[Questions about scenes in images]
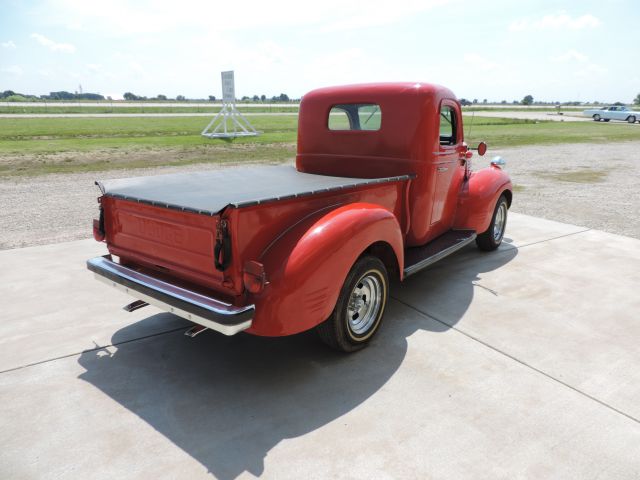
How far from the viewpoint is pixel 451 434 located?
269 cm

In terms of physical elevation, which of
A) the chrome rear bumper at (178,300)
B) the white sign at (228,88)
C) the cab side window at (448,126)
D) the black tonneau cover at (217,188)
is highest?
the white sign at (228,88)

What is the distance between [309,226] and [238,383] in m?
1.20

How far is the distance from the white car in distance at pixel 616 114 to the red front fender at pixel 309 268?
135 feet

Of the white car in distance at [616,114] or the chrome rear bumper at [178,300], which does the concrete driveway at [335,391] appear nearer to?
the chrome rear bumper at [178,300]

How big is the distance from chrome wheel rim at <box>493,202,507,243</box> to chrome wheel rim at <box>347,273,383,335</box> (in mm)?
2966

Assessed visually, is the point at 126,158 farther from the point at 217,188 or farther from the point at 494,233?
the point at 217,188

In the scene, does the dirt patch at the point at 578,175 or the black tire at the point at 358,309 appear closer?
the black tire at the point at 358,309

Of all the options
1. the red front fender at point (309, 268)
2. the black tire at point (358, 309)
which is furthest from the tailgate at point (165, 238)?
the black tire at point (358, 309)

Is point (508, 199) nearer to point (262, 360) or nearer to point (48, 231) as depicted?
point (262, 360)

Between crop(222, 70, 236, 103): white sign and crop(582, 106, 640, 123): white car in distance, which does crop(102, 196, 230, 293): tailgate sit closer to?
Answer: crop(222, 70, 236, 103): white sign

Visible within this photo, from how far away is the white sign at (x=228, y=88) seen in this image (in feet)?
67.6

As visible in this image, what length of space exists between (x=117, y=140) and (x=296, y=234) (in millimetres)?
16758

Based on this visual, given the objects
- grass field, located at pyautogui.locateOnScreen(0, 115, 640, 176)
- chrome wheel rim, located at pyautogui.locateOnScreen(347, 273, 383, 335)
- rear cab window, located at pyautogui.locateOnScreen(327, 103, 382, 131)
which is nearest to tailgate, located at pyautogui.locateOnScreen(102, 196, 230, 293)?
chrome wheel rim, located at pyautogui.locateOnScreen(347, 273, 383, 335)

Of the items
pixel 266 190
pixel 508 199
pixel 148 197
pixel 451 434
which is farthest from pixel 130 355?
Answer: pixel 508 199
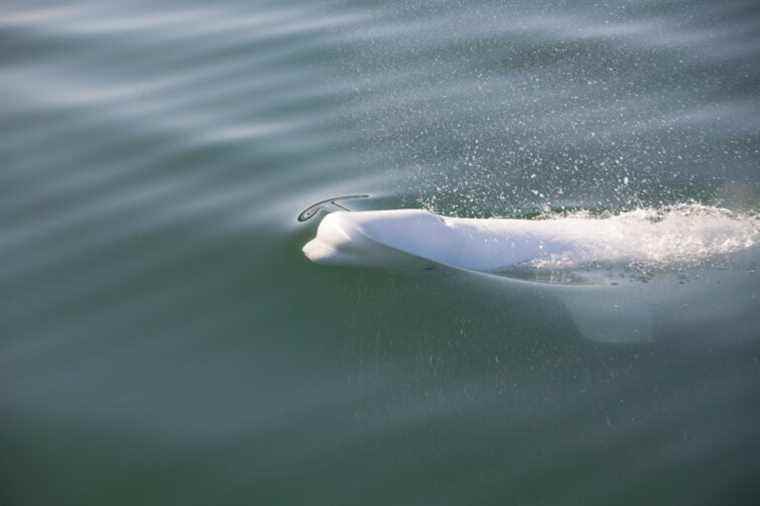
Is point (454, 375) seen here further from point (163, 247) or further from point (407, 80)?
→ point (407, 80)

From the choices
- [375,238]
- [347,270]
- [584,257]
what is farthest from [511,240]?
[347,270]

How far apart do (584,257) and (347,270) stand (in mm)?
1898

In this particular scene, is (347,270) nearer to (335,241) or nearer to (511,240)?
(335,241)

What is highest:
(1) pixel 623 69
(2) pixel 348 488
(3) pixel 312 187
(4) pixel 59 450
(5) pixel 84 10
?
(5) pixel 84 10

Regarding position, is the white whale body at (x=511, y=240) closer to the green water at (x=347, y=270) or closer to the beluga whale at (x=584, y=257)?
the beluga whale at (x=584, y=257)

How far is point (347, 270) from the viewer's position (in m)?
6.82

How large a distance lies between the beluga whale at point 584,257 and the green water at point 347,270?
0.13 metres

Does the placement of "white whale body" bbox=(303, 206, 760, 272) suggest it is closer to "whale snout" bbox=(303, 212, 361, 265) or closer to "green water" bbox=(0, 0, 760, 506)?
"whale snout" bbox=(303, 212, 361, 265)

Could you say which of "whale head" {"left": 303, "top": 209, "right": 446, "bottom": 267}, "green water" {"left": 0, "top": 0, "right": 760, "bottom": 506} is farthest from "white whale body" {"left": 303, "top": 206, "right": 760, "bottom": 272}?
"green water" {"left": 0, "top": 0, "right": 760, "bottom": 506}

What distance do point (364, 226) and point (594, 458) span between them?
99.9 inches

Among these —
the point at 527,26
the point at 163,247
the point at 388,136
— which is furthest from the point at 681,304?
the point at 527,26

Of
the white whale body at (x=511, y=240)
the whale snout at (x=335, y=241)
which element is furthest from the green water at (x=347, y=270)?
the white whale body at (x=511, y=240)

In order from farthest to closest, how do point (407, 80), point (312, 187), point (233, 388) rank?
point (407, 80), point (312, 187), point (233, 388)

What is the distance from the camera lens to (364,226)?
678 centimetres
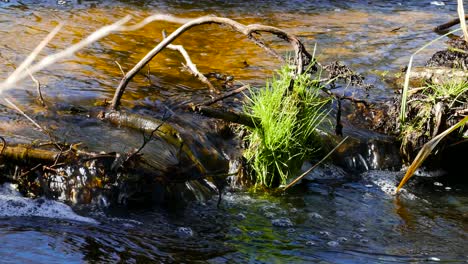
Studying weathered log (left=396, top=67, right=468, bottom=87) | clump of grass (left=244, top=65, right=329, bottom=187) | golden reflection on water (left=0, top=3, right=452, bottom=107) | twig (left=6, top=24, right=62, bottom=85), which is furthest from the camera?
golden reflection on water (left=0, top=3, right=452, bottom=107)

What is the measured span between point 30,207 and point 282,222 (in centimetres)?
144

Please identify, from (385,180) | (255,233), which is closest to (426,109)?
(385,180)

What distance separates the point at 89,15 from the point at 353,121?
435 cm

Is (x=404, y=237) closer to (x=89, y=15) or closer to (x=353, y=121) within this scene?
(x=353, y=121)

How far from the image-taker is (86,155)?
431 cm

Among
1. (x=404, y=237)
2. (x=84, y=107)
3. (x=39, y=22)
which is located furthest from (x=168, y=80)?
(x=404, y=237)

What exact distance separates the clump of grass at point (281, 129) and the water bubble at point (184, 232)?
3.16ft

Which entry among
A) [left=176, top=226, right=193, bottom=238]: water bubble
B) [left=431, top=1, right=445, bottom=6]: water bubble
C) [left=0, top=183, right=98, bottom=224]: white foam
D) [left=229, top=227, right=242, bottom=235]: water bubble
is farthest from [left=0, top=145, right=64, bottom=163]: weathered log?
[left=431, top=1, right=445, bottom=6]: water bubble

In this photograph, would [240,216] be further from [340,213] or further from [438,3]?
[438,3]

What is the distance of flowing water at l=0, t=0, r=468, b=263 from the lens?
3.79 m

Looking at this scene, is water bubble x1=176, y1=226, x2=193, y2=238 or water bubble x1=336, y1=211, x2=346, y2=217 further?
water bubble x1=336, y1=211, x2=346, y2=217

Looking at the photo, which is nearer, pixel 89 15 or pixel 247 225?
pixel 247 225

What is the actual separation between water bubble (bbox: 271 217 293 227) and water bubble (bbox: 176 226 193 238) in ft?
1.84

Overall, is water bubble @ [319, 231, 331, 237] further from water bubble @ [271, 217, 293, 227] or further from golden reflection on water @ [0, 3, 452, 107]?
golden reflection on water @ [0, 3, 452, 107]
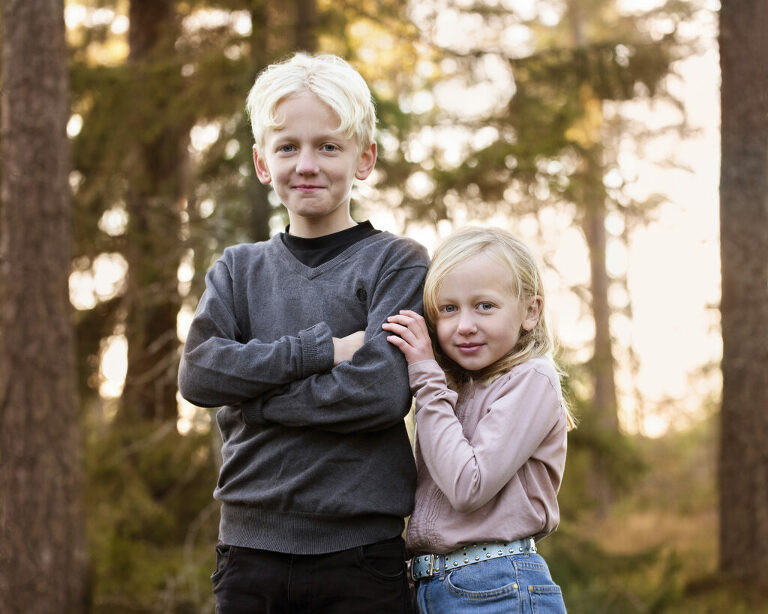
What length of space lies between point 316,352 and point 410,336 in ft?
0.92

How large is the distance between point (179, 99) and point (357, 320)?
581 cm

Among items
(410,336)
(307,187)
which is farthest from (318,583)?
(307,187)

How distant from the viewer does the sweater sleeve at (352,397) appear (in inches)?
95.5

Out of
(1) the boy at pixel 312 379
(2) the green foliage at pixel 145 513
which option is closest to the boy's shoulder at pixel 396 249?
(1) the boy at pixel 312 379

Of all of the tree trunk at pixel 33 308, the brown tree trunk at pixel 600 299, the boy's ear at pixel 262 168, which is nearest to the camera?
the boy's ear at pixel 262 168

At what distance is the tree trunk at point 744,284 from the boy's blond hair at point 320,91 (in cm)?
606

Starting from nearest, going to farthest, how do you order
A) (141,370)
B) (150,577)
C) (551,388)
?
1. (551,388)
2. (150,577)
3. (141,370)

Problem: Write out again, exactly, each line from the one containing "What exact distance" through the last line of the entries, and omit every picture.

Written response:
What exact distance separates the clump of grass at point (281, 129) and the water bubble at point (184, 232)?
3.16ft

Which entry among
A) [left=176, top=226, right=193, bottom=238]: water bubble
B) [left=431, top=1, right=445, bottom=6]: water bubble
C) [left=0, top=183, right=98, bottom=224]: white foam
D) [left=229, top=227, right=242, bottom=235]: water bubble
is farthest from [left=0, top=145, right=64, bottom=163]: weathered log?
[left=431, top=1, right=445, bottom=6]: water bubble

In this photograph, would [240,216] be further from [340,213] or further from [438,3]?
[438,3]

What is the distance of flowing water at l=0, t=0, r=468, b=263 from the lens?
3.79 m

Looking at this scene, is water bubble x1=176, y1=226, x2=193, y2=238 or water bubble x1=336, y1=211, x2=346, y2=217 further?
water bubble x1=336, y1=211, x2=346, y2=217

Looking at the photo, which is nearer, pixel 89 15 or pixel 247 225?
pixel 247 225

What is the actual separation between water bubble (bbox: 271 217 293 227) and water bubble (bbox: 176 226 193 238) in ft?
1.84

Overall, is water bubble @ [319, 231, 331, 237] further from water bubble @ [271, 217, 293, 227] or further from golden reflection on water @ [0, 3, 452, 107]?
golden reflection on water @ [0, 3, 452, 107]
What length of space lies between point 316,352 and point 410,336 in ft?
0.92

How large is the distance between point (179, 99) and point (357, 320)?
581 cm

Among items
(410,336)
(307,187)
which is farthest from (318,583)?
(307,187)

How distant from the viewer does the sweater sleeve at (352,397) appear (in inches)?
95.5

Out of
(1) the boy at pixel 312 379
(2) the green foliage at pixel 145 513
which option is closest to the boy's shoulder at pixel 396 249?
(1) the boy at pixel 312 379

Of all of the tree trunk at pixel 33 308, the brown tree trunk at pixel 600 299, the boy's ear at pixel 262 168, which is nearest to the camera?
the boy's ear at pixel 262 168

At what distance is the tree trunk at point 744,284 from the boy's blond hair at point 320,91 (in cm)?
606

Starting from nearest, going to farthest, how do you order
A) (141,370)
B) (150,577)
C) (551,388)
?
1. (551,388)
2. (150,577)
3. (141,370)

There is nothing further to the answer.